DIRECTION: Word for word, restate every line of the listing that follows.

[Rows from a spatial reasoning dataset]
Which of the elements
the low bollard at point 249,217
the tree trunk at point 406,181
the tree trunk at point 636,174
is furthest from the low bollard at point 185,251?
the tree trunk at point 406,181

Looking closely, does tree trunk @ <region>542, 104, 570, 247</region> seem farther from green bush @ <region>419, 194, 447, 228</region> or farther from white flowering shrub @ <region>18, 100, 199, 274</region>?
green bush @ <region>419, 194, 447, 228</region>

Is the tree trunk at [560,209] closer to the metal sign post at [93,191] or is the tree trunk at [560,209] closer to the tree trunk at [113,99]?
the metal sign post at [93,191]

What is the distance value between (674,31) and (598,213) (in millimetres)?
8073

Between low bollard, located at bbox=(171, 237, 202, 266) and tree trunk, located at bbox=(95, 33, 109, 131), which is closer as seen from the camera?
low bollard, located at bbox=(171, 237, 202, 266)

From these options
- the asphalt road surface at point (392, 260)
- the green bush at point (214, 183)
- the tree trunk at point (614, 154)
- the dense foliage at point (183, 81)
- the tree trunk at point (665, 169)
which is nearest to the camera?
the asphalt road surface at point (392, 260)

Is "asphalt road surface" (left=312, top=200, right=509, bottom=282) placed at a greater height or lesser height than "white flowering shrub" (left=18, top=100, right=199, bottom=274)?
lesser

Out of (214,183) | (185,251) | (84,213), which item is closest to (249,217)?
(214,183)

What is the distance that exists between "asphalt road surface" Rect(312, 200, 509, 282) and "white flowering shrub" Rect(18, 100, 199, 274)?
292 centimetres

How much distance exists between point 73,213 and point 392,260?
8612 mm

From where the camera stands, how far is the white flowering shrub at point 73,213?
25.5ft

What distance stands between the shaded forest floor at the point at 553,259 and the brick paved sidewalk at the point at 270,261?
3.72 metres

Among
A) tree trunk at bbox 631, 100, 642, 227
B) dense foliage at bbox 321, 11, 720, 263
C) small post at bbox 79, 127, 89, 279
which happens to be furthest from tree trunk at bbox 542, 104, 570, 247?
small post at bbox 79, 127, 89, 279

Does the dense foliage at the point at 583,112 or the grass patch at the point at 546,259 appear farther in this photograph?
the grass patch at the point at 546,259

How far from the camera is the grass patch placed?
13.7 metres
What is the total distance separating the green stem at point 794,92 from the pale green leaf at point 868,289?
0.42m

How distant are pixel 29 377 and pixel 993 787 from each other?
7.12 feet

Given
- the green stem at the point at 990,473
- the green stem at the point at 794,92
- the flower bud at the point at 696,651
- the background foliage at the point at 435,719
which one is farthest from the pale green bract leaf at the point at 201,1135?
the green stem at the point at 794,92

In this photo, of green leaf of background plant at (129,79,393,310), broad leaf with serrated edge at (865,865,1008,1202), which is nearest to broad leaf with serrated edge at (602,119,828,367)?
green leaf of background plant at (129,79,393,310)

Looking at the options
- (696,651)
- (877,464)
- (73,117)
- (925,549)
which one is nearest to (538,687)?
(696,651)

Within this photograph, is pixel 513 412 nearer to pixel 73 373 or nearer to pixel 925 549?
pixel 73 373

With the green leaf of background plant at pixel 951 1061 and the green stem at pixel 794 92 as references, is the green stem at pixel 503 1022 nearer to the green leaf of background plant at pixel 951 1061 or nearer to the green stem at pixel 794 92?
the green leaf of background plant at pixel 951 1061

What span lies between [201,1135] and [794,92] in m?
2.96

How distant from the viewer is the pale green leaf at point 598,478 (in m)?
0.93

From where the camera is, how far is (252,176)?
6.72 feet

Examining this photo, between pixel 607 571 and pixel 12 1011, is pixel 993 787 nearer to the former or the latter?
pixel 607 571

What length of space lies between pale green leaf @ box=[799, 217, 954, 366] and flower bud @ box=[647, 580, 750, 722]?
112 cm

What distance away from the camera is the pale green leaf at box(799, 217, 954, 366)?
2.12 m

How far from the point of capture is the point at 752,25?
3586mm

COMPLETED TASK:
Which of the elements
the low bollard at point 249,217
the tree trunk at point 406,181
the tree trunk at point 636,174
is furthest from the low bollard at point 185,251?
the tree trunk at point 406,181

Looking closely, does tree trunk @ <region>542, 104, 570, 247</region> seem farther from green bush @ <region>419, 194, 447, 228</region> or farther from white flowering shrub @ <region>18, 100, 199, 274</region>?
green bush @ <region>419, 194, 447, 228</region>

Is the tree trunk at [560,209] closer to the metal sign post at [93,191] or is the tree trunk at [560,209] closer to the tree trunk at [113,99]?
the metal sign post at [93,191]

What is the distance value between (674,31) and (598,213) (in millimetres)?
8073

Between low bollard, located at bbox=(171, 237, 202, 266) and tree trunk, located at bbox=(95, 33, 109, 131), which is closer as seen from the camera?
low bollard, located at bbox=(171, 237, 202, 266)

From these options
- the asphalt road surface at point (392, 260)
- the green bush at point (214, 183)
- the tree trunk at point (614, 154)
- the dense foliage at point (183, 81)
- the tree trunk at point (665, 169)
which is nearest to the camera?
the asphalt road surface at point (392, 260)

Is "asphalt road surface" (left=312, top=200, right=509, bottom=282) placed at a greater height or lesser height than "white flowering shrub" (left=18, top=100, right=199, bottom=274)?
lesser

Out of (214,183) | (185,251) | (84,213), which item is closest to (249,217)?
(214,183)

What is the distance that exists between "asphalt road surface" Rect(312, 200, 509, 282) and "white flowering shrub" Rect(18, 100, 199, 274)?
292 centimetres

How much distance exists between point 73,213 and point 392,260?
8612 mm

From where the camera stands, how far is the white flowering shrub at point 73,213?
25.5ft

What distance stands between the shaded forest floor at the point at 553,259 and the brick paved sidewalk at the point at 270,261?
3.72 metres

Among
A) tree trunk at bbox 631, 100, 642, 227
B) dense foliage at bbox 321, 11, 720, 263
C) small post at bbox 79, 127, 89, 279
which happens to be furthest from tree trunk at bbox 542, 104, 570, 247?
small post at bbox 79, 127, 89, 279

Does the dense foliage at the point at 583,112 or the grass patch at the point at 546,259 appear farther in this photograph?
the grass patch at the point at 546,259

How far from the camera is the grass patch placed?
13.7 metres
What is the total distance separating the green stem at point 794,92 from the pale green leaf at point 868,289?
0.42m

How distant are pixel 29 377 and pixel 993 787 from each other?
7.12 feet

Given
- the green stem at the point at 990,473
- the green stem at the point at 794,92
- the flower bud at the point at 696,651
- the background foliage at the point at 435,719
which one is farthest from the pale green bract leaf at the point at 201,1135?
the green stem at the point at 794,92

In this photo, of green leaf of background plant at (129,79,393,310), broad leaf with serrated edge at (865,865,1008,1202), which is nearest to broad leaf with serrated edge at (602,119,828,367)?
green leaf of background plant at (129,79,393,310)

Looking at the options
- (696,651)
- (877,464)
- (73,117)
- (925,549)
which one is nearest to (538,687)?
(696,651)

Within this photograph, is pixel 513 412 nearer to pixel 73 373 or nearer to pixel 925 549?
pixel 73 373

With the green leaf of background plant at pixel 951 1061 and the green stem at pixel 794 92 as references, is the green stem at pixel 503 1022 nearer to the green leaf of background plant at pixel 951 1061 or nearer to the green stem at pixel 794 92?
the green leaf of background plant at pixel 951 1061

What span lies between [201,1135] and [794,92] in m?
2.96

How distant from the viewer is the pale green leaf at point 598,478 (in m)?
0.93

From where the camera is, how far is (252,176)?
6.72 feet

Examining this photo, between pixel 607 571 and pixel 12 1011, is pixel 993 787 nearer to the former or the latter?
pixel 607 571

What length of space lies between pale green leaf @ box=[799, 217, 954, 366] and flower bud @ box=[647, 580, 750, 722]?
112 cm

What distance away from the camera is the pale green leaf at box(799, 217, 954, 366)?
2.12 m

How far from the point of capture is the point at 752,25?
3586mm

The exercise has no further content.